[YOUR OBJECTIVE]: Write the records out again exactly, leaving no images in.

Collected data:
>>>

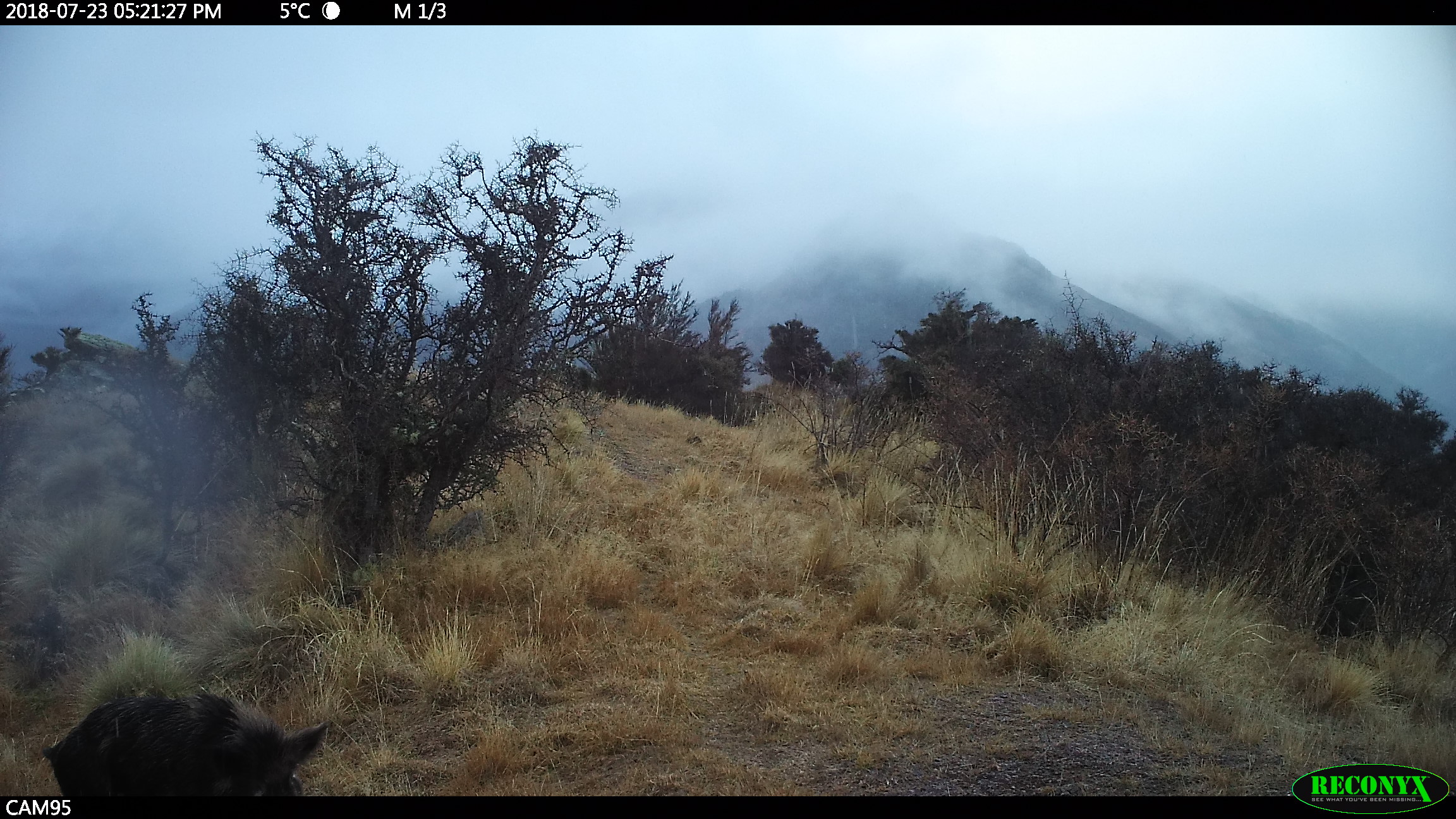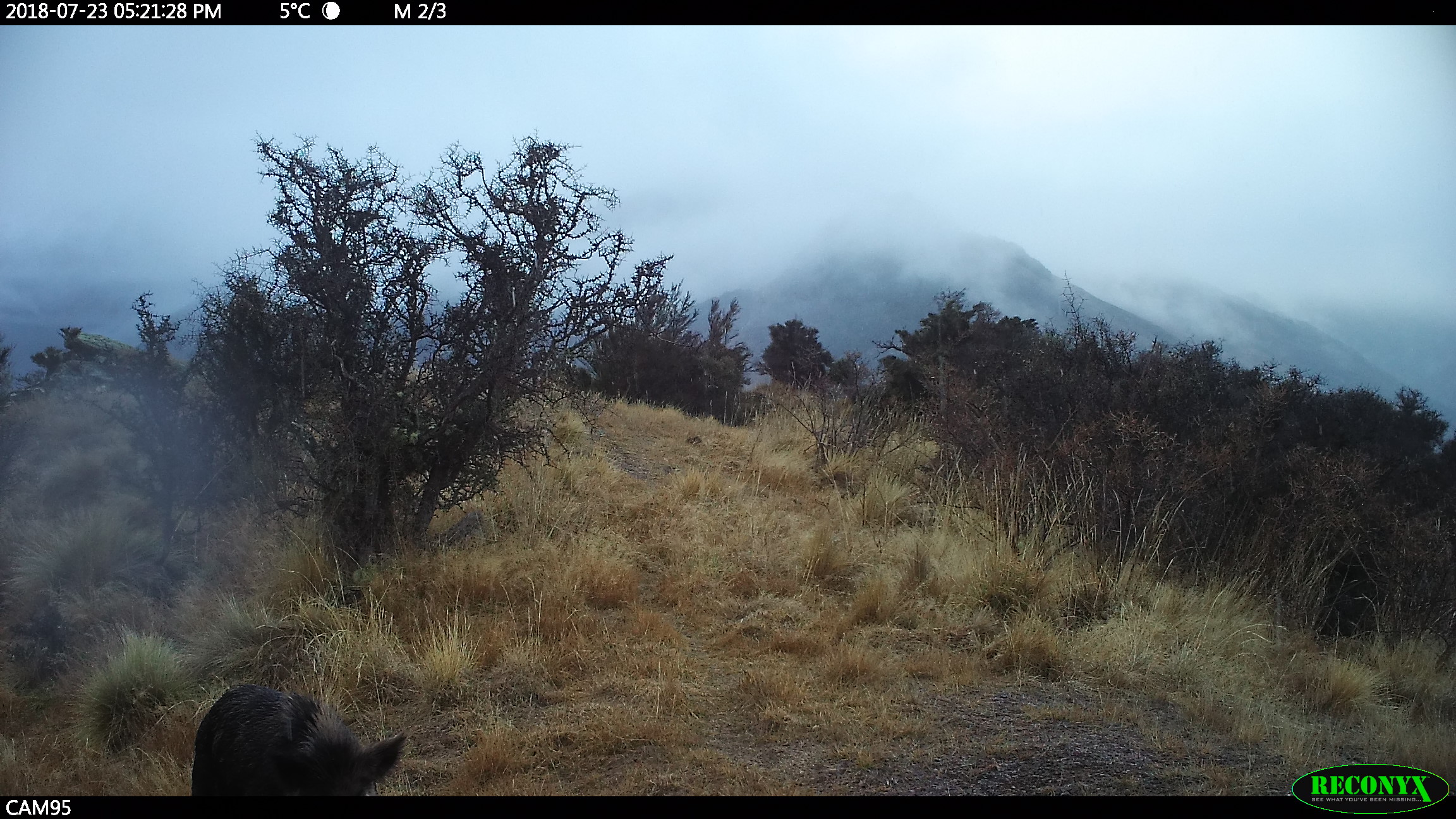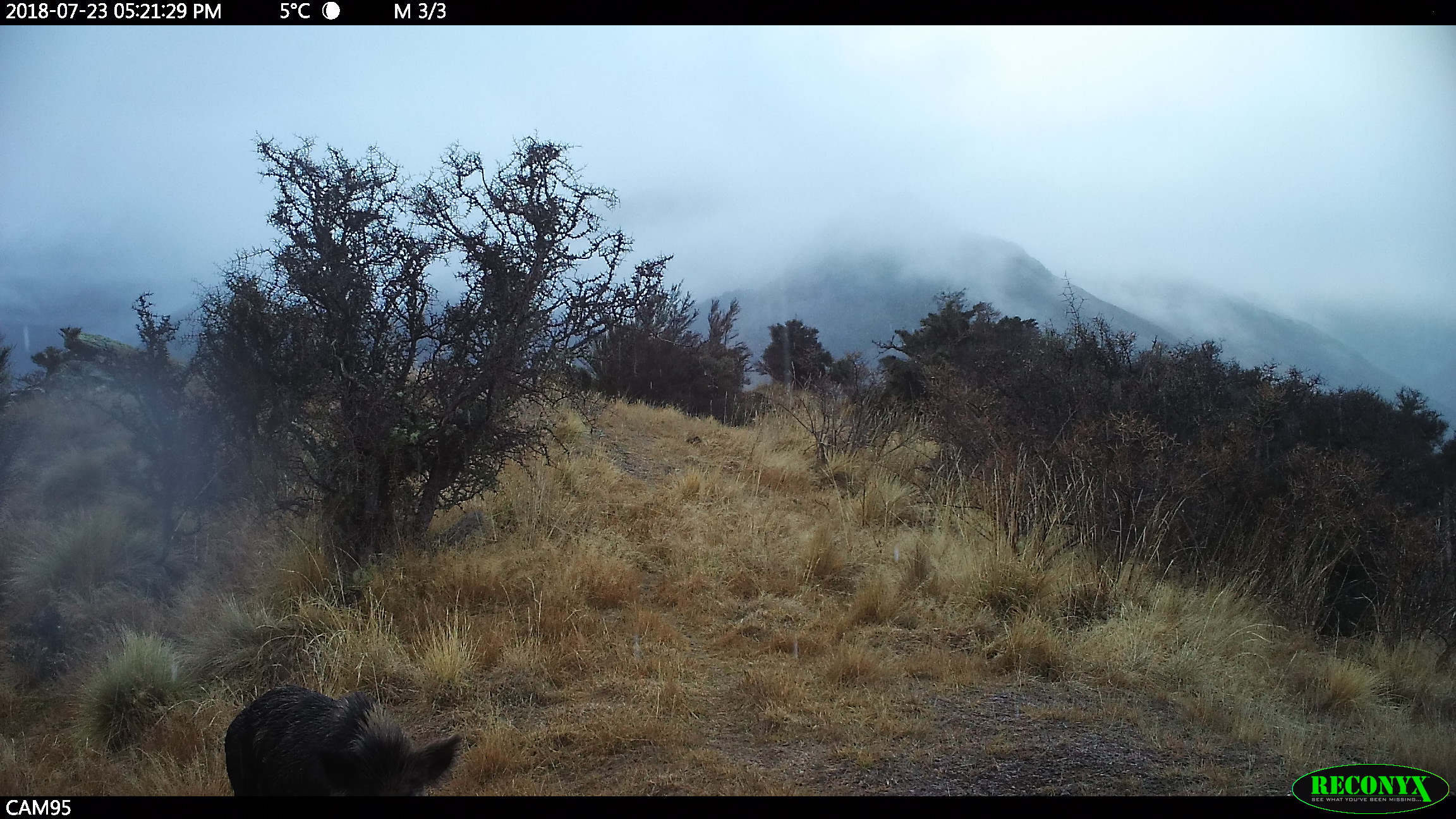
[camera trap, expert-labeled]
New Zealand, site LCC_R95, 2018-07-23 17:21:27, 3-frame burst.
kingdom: Animalia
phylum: Chordata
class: Mammalia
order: Artiodactyla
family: Suidae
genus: Sus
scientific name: Sus scrofa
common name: pig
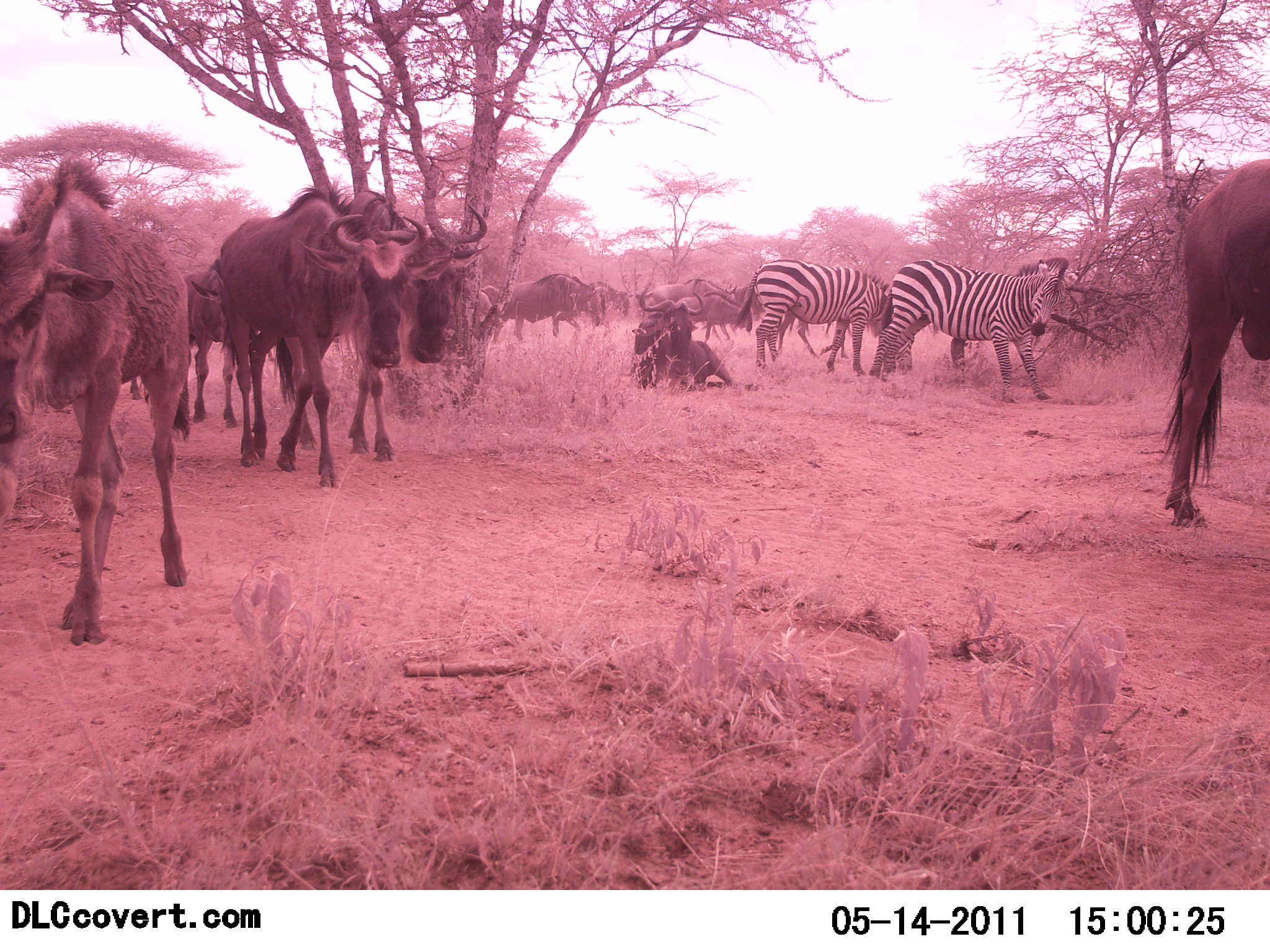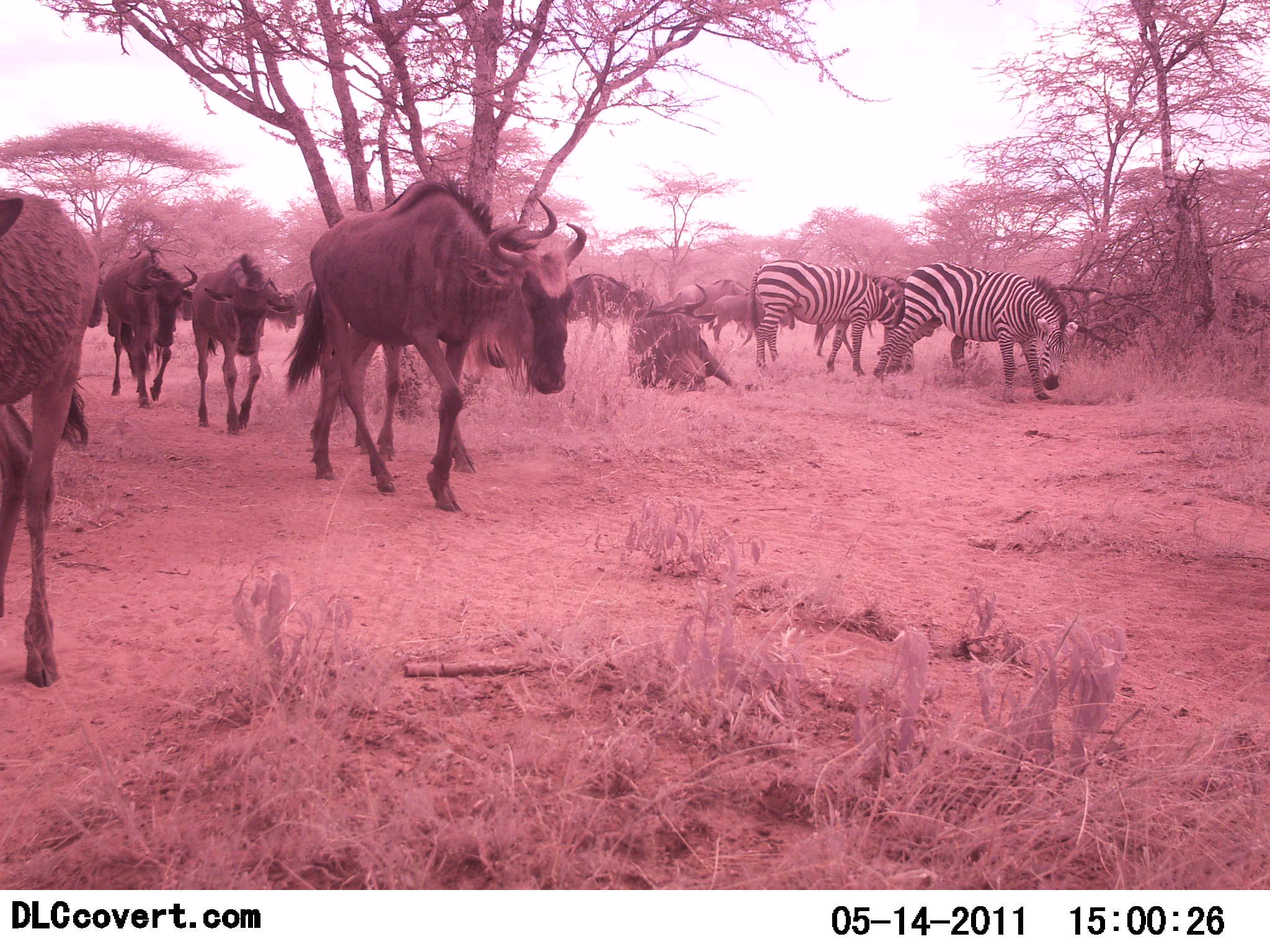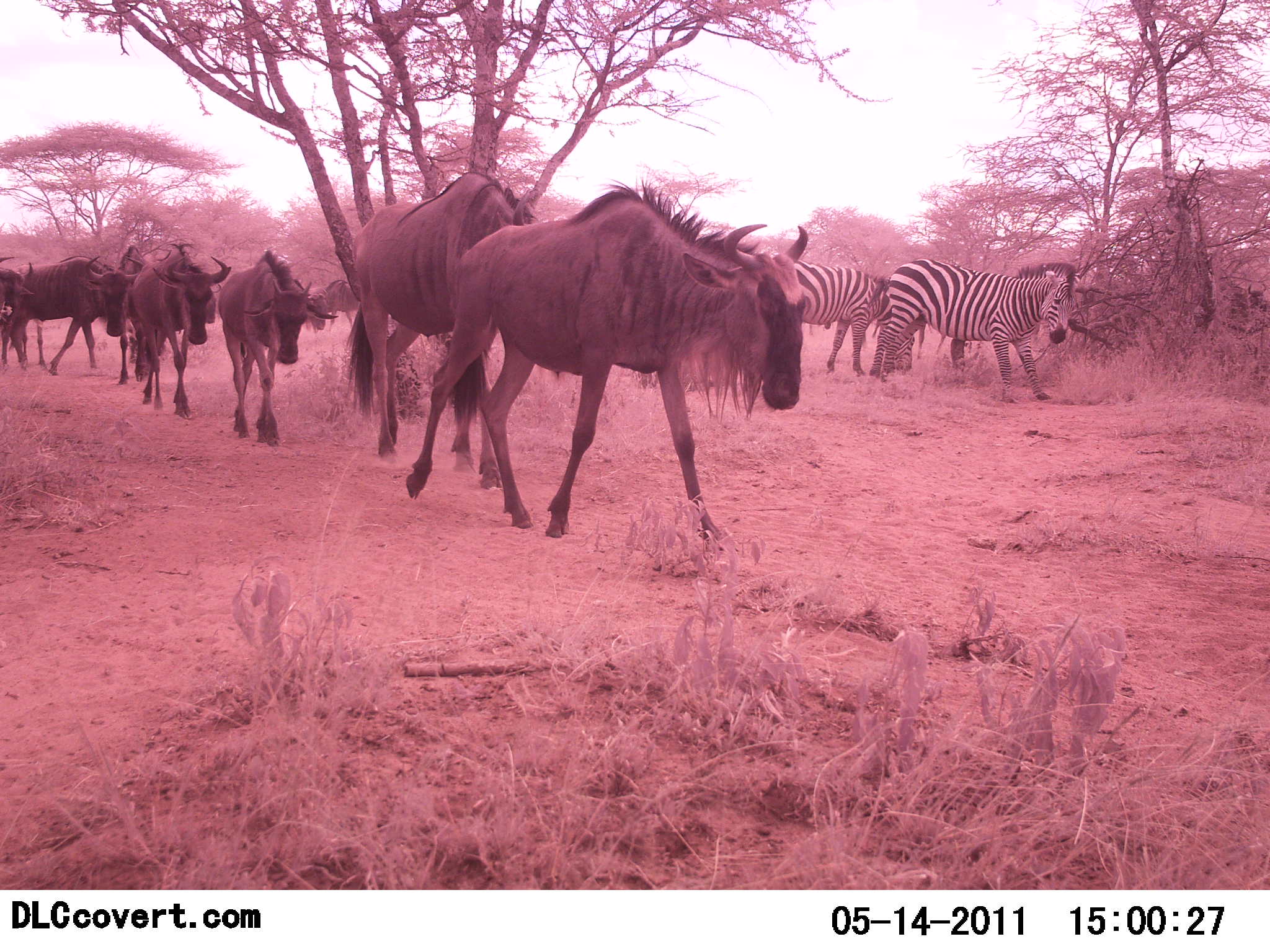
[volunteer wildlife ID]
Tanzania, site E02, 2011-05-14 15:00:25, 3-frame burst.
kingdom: Animalia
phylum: Chordata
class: Mammalia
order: Artiodactyla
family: Bovidae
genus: Connochaetes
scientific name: Connochaetes taurinus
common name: blue wildebeest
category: wildebeest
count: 11-50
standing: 8%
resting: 50%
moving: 100%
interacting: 8%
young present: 25%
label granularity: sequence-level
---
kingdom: Animalia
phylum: Chordata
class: Mammalia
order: Perissodactyla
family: Equidae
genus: Equus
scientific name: Equus quagga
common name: plains zebra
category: zebra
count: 2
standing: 36%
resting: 0%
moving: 18%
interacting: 9%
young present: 0%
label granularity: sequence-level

<<<

[WRITTEN RESPONSE]:
[camera trap, expert-labeled]
New Zealand, site LCC_R95, 2018-07-23 17:21:27, 3-frame burst.
kingdom: Animalia
phylum: Chordata
class: Mammalia
order: Artiodactyla
family: Suidae
genus: Sus
scientific name: Sus scrofa
common name: pig
[volunteer wildlife ID]
Tanzania, site E02, 2011-05-14 15:00:25, 3-frame burst.
kingdom: Animalia
phylum: Chordata
class: Mammalia
order: Artiodactyla
family: Bovidae
genus: Connochaetes
scientific name: Connochaetes taurinus
common name: blue wildebeest
category: wildebeest
count: 11-50
standing: 8%
resting: 50%
moving: 100%
interacting: 8%
young present: 25%
label granularity: sequence-level
---
kingdom: Animalia
phylum: Chordata
class: Mammalia
order: Perissodactyla
family: Equidae
genus: Equus
scientific name: Equus quagga
common name: plains zebra
category: zebra
count: 2
standing: 36%
resting: 0%
moving: 18%
interacting: 9%
young present: 0%
label granularity: sequence-level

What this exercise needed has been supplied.